The next morning the wasps were going about their business in their usual hectic but orderly fashion. Acting on a sudden suspicion I went downstairs to take a look. Below my window I found a dozen or so dead wasps. Out of shame, I left this particular detail out of my essay “My Neighbors the Wasps,” but I wrote about it in my diary for the day and at the end of the entry I wrote, “I’m so sorry, wasps! Forgive me!”
It has big ears that stick way up over its head, two back legs that are longer than its body, it can run like the wind, it is the color of the dirt in a northern village, and it possesses the stealth and silence of a fish. These are the essential components that go into making a wild rabbit (and these same characteristics give a hint as to the nature of the rabbit’s gloomy fate).
The rabbit is an animal of mystery and legend, it survives by its vigilance and its speed in flight. The wild rabbit is as connected to the soil as the crops that grow from it, indeed, the wild rabbit seems to be one with the soil (the soil come to life). Legend has it that if you see one rabbit at a given spot during the day, at night there will be a whole lot of rabbits gathered at that same spot. Legend also has it that anybody who hunts rabbits will end up shooting a companion or himself by mistake. We associate the rabbit with the goddess of the moon, and in the West there are folktales about rabbits being witches who change themselves into rabbits when they are being chased and have no place to hide.
Wild rabbits have an astounding ability to adapt to all sorts of habitat. They occur more commonly and are spread more widely around the globe than even sparrows (you can find rabbits in mountains above four thousand meters and you can even find them on the tundra at the northern and southern extremes of the earth). But nowadays it is rare to see even the slightest trace of a wild rabbit. I’ve lived my whole life on the outskirts of Beijing and I often go way out into the fields, but most of what I know about wild rabbits I know only from my memories of childhood.
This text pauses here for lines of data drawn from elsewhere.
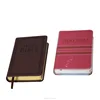 /product-detail/chinese-products-wholesale-saint-perfect-binding-holy-bible-60210020394.html
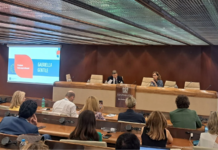 Italy’s Meetings Industry Generates €13.2 Billion as Business Events Continue to Grow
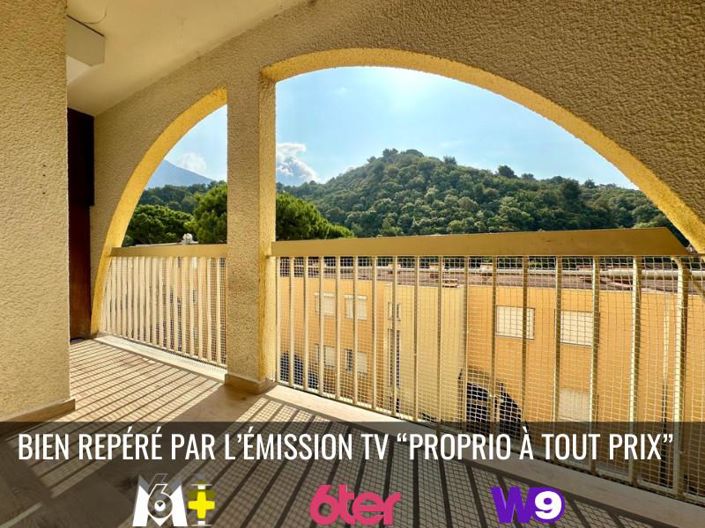 Image No.20-3 Bed Apartment for sale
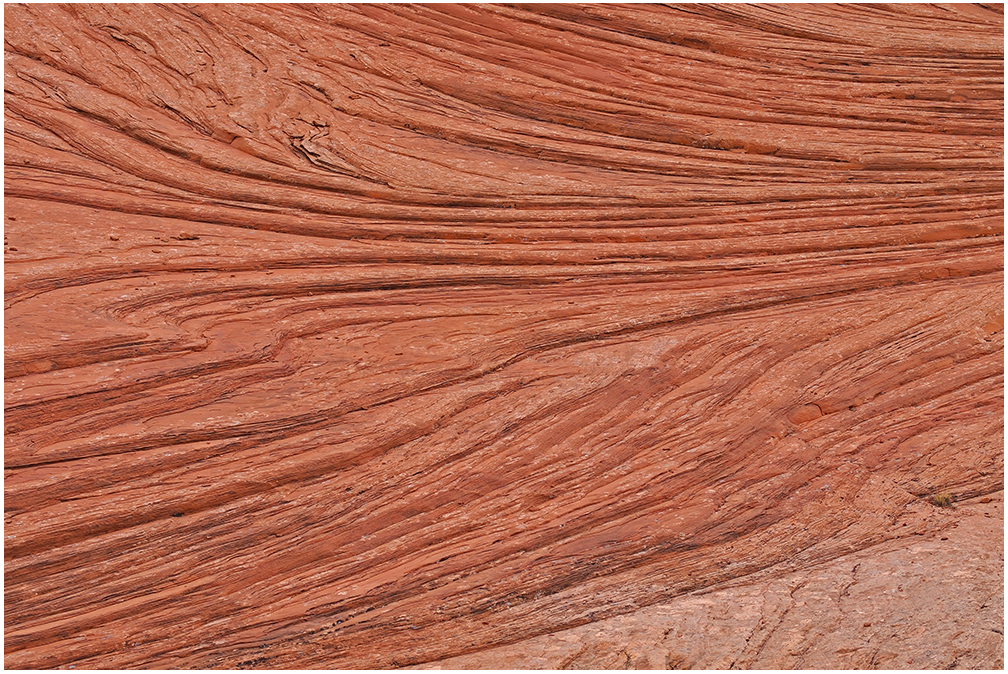 Sandstone Designs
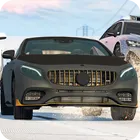 Car Mod For Beamng Drive логотип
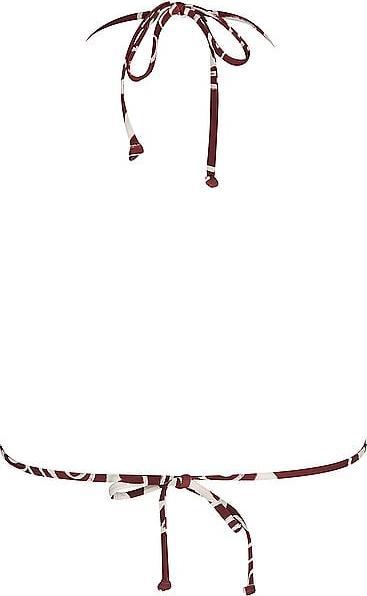 Immagine prodotto Billabong Bikinioberteil Sol Playa Remi Tri (M)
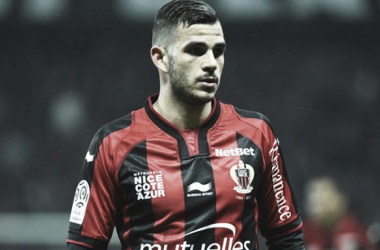 Fiorentina, ecco Eysseric: a breve in Italia, poi visite e firma. Affare da 4 milioni di euro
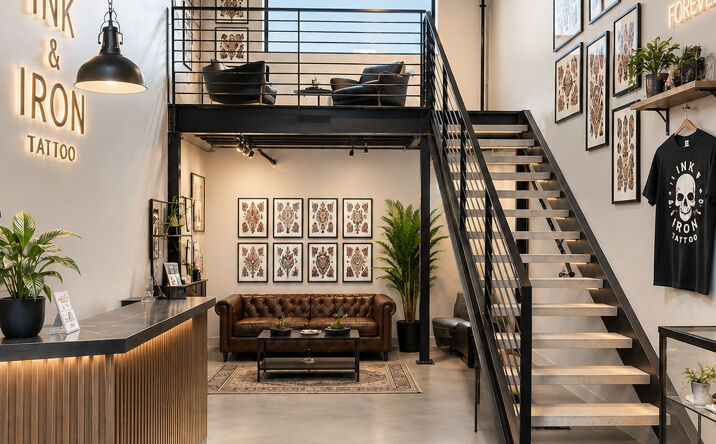 Pictures of Office, Industrial, Mixed Use property located at 4229 N FM 620, Suite 305, Austin, TX 78734 for sales - image #1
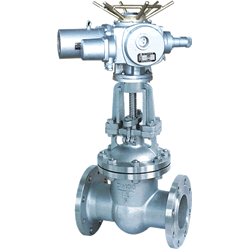 Z941H��Z941Y��Z941W �� PN16~PN63 늄�(d��ng)Шʽ�l�y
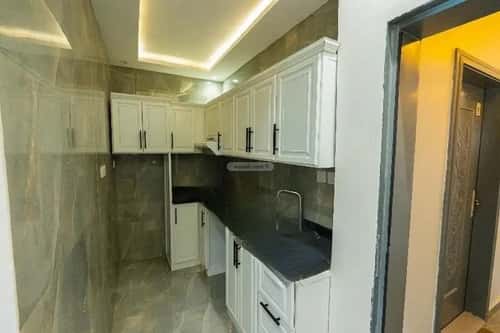 Apartment 70 SQM with 1 Bedroom Al-Aqeek, North Riyadh, Riyadh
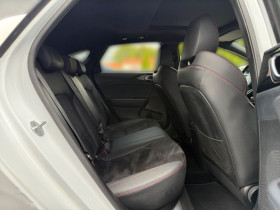 Kia Pro-cee'd 1.6 T-GDi 204 ch BVA  occasion  Beaupuy - photo n7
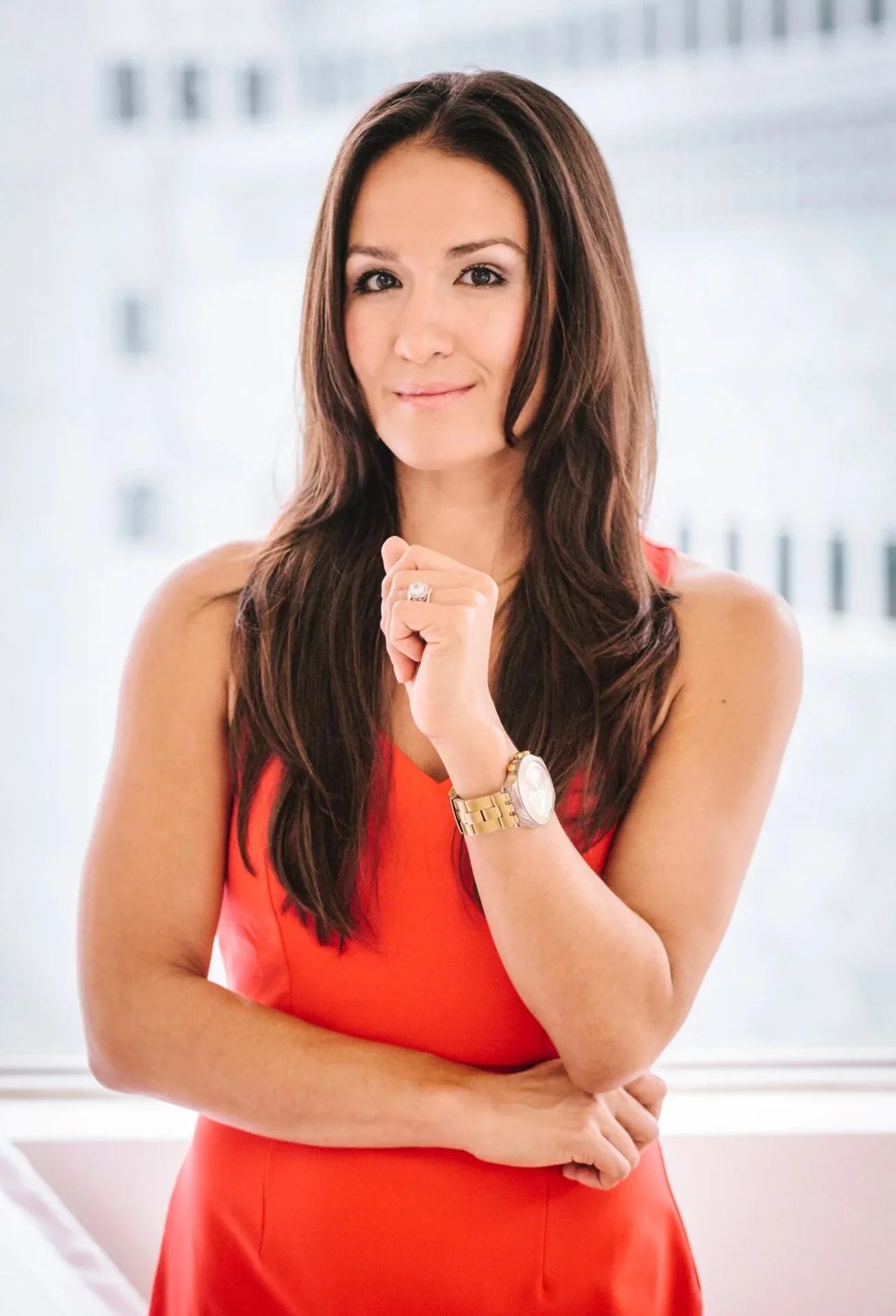 Screen Shot 2026-02-11 at 2.26.50 PM_HD.jpg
One April Fool’s Day not so long ago, I called up a friend and told him in the most serious voice I could manage that I had caught a wild rabbit with my bare hands. But in truth I have not been able to lay my eyes on a single wild rabbit, even earlier this year when I spent an entire morning in Bazhou in Hebei province walking around in the countryside with my binoculars. The sad truth is that wild rabbits have quietly disappeared from our land. The lyrics in that Western folk song are right: “This is the time of man.”